Category Archives: Referral

How Kevin Bacon will help you find your next job

Everyone knows the phrase “Six Degrees of Kevin Bacon.” But have you ever actually played? I hadn’t until my husband suggested the title of this blog and we went to https://oracleofbacon.org/. How hard could it be to name an actor more than two degrees separated from Kevin Bacon? The answer: really hard. The man is REALLY well connected.

We all don’t work in Hollywood so maybe Kevin Bacon might not actually help you find your next job but your network will.

As a recruiter, I’m often asked where my best hires come from. IBM? Goldman Sachs? Google? Close. Referrals. And I’m not alone. In a 2015 study by Jobvite, 78 percent of the 1400 recruiters surveyed said they found their best quality candidates through referrals. This is up from 60 percent in 2014. The study also shows that the proportion of candidates hired through a referral is about 40 percent, which seems a little high but is still relatively consistent with what I’ve seen at some of the companies that I’ve recruited for.

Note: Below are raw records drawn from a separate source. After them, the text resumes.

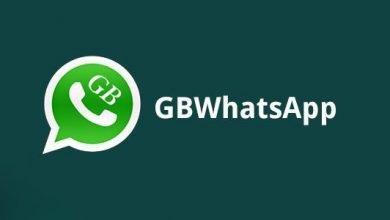 تطبيق جي بي واتساب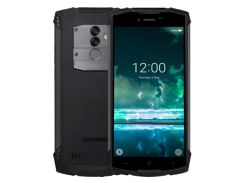 Смартфон Doogee S55 Black (STD02049)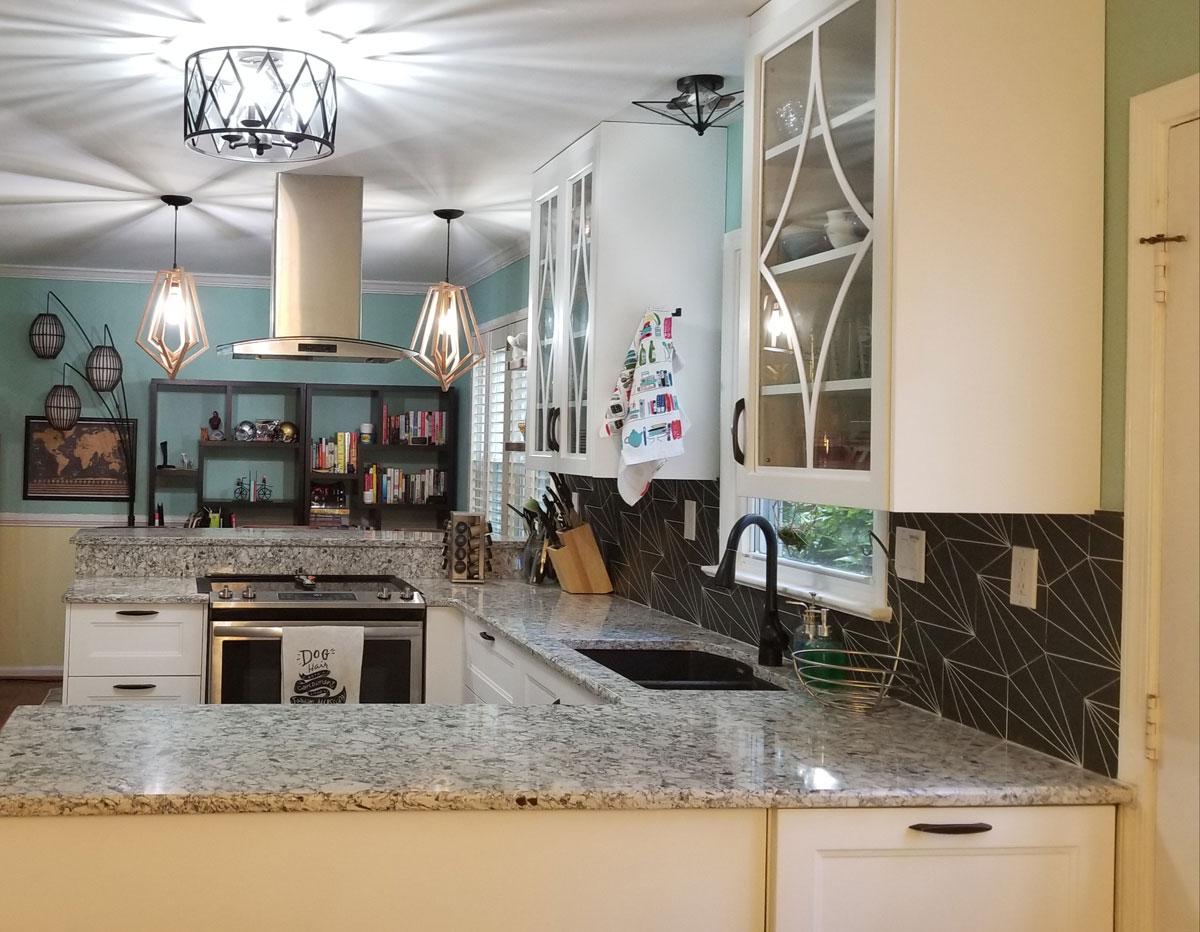 Beautiful redone kitchen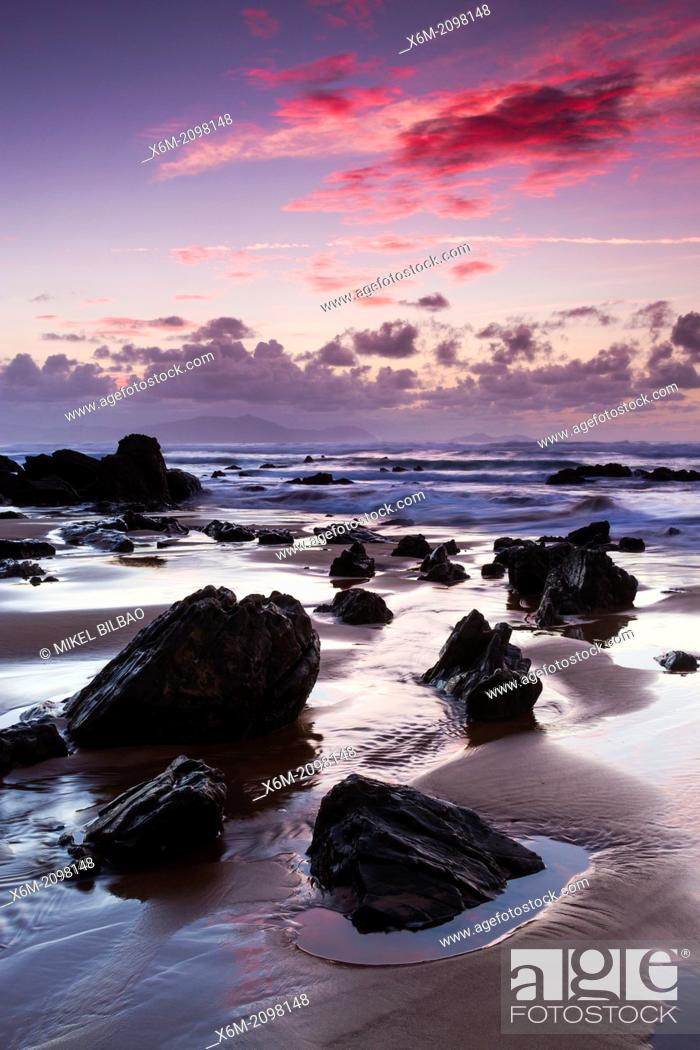 Stock Photo: Barrika beach at sunset. Biscay, Basque Country, Spain.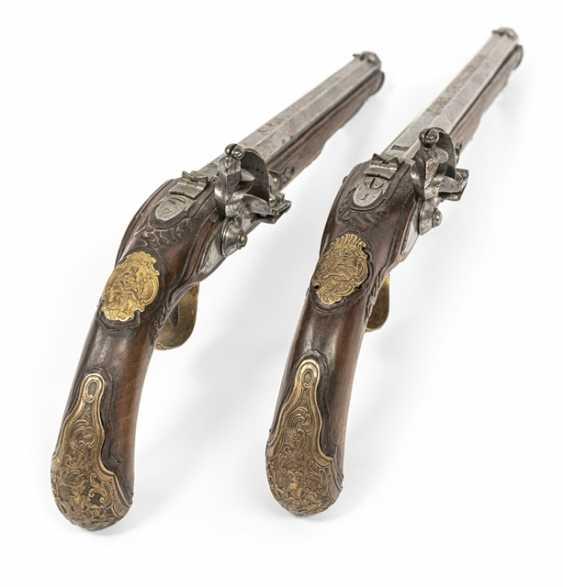 Pair Of Officer's Flintlock Pistols - photo 4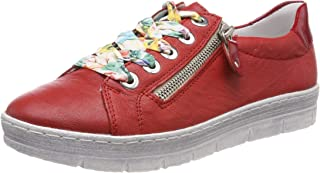 Remonte D5803, Sneakers Basses Femme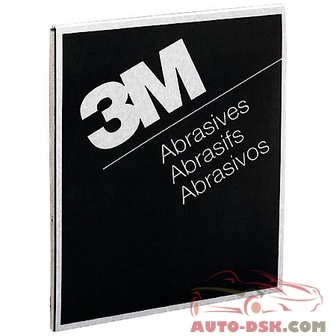 3M 3M(TM) Wetordry(TM) Abrasive Sheet 413Q, 02002, 9 in x 11 in, 400A (sold by each) - part #02002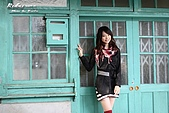 Ruby@台大961125:IMG_0964.jpg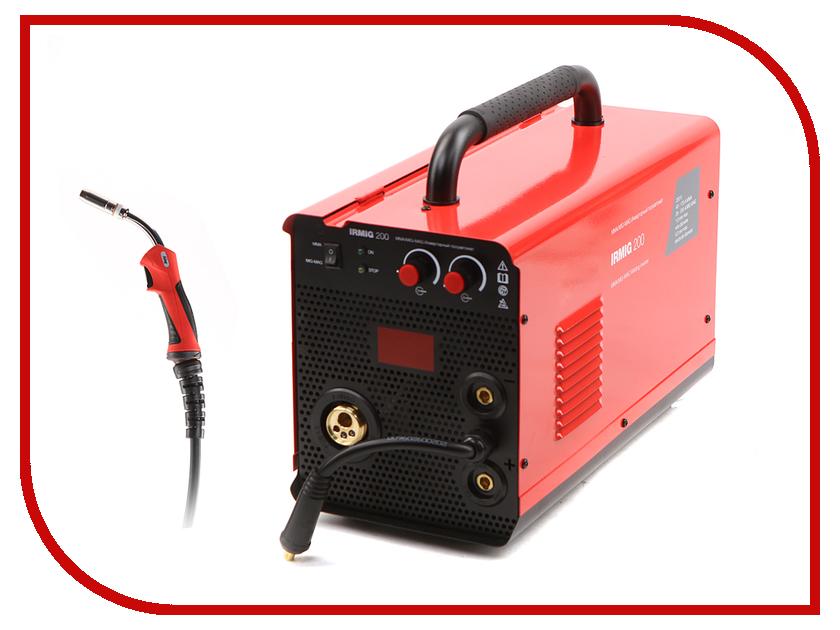 Сварочный аппарат Fubag Irmig 200 с горелкой FB 250 сварочный аппарат fubag inmig 200 plus 38093 маска сварщика fubag optima 9 13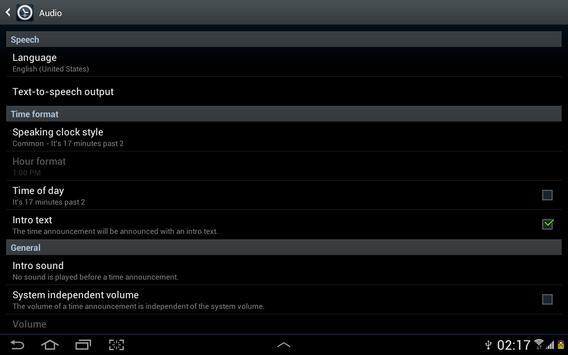 e9cc3d7376f Relógio falante  TellMeTheTime para Android - APK Baixar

Your network is not just your friends, college roommates and former colleagues. It’s friends of friends, current roommates of your college roommates and colleagues of former colleagues. If you find a job that really interests you, it’s easy enough to go onto LinkedIn to see who you might be connected to, even if it’s not a 1st degree connection. Ask for an introduction. Grab coffee. Learn more. Become a referral.

Get noticed

Recruiters find candidates through several different channels: social networks, direct applications, outside agencies, former interns and job boards. Some openings get more than 250 applications and each resume gets approximately 6 seconds of a recruiter’s time before a decision is made. Referrals, however, get preferential treatment. When a current employee or someone in our network shares a resume with me, that candidate goes to the front of the line. Their resume gets reviewed more quickly and thoroughly, they land a phone interview (even if they don’t look perfect on paper), they get a second look from the hiring manager.

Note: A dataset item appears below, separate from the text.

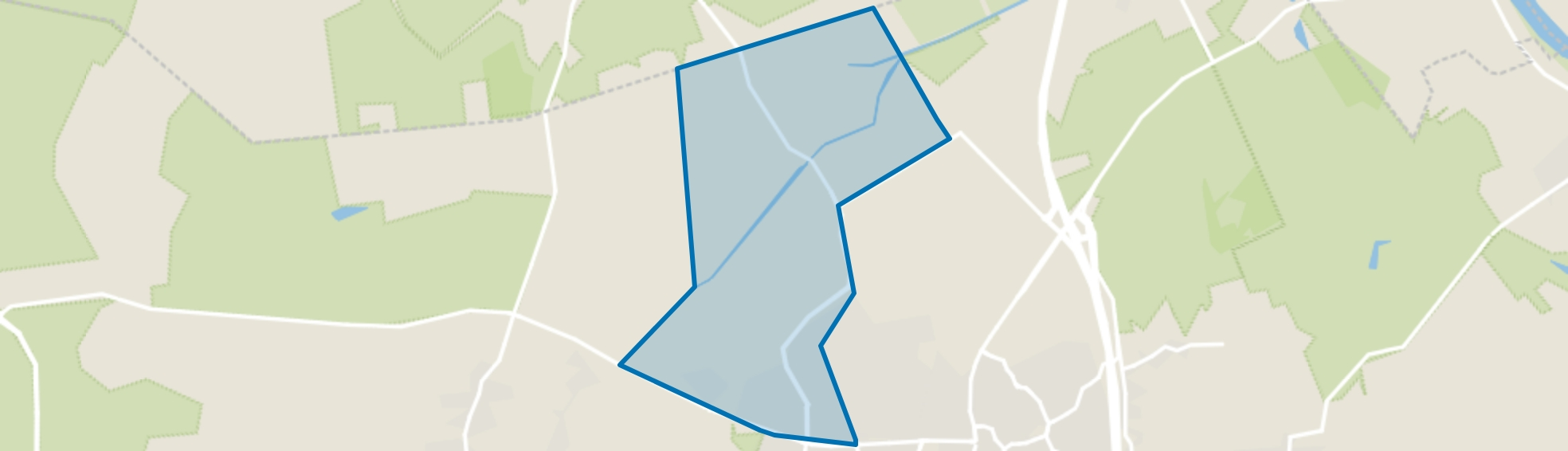 Brabander, Venray map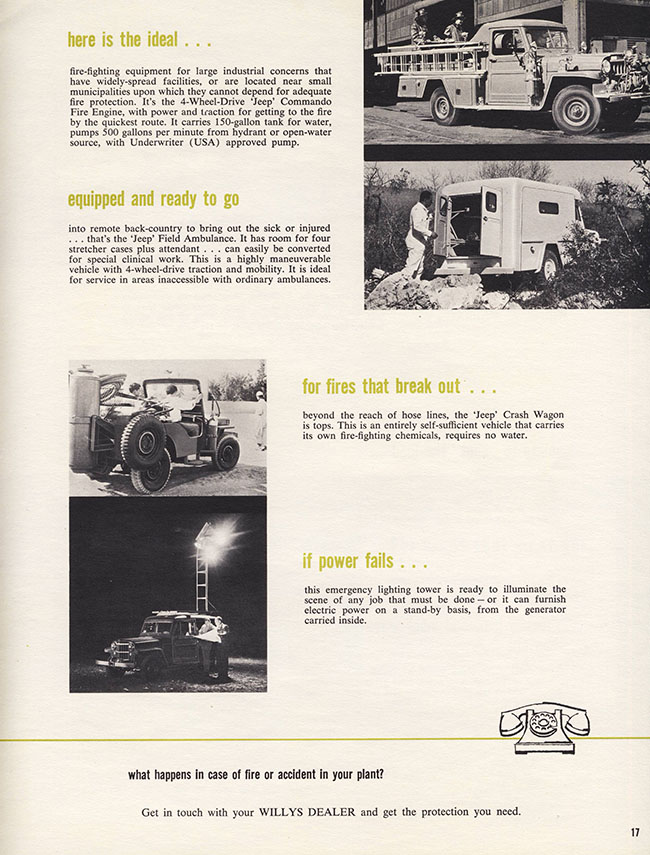 1955-form-w-992-5-jeep-vehicles-and-equipment-cut-costs-17-lores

Why? Because someone I trust – the referrer – has done the hard part for me: they have pre-qualified you and can speak to your fit in a way that I could never assess through a phone screen, let alone a scan of your resume.

Land the job more quickly

That trip to the front of the line also means that you might get hired more quickly. According that same Jobvite study, applicants hired from a referral begin their position more quickly than applicants found via job boards and career sites (after 29 days compared with 39 days via job boards and 55 via career sites).

Stick around

The last thing you want to do is start a job, end up unhappy and quickly be out on the job hunt again. Likewise, the company has already invested a lot in you and really wants this to work out. Unfortunately, roughly 1/3 of all new hires quit in the first six months. You are more likely to remain with your next company if you’ve arrived there via a referral. The Jobvite study tells us that referral hires have greater job satisfaction and stay longer at companies – 46% stay over 1 year (compared to 33% from career sites and 22% from job boards), 45% over 2 years (compared to 20% from job boards).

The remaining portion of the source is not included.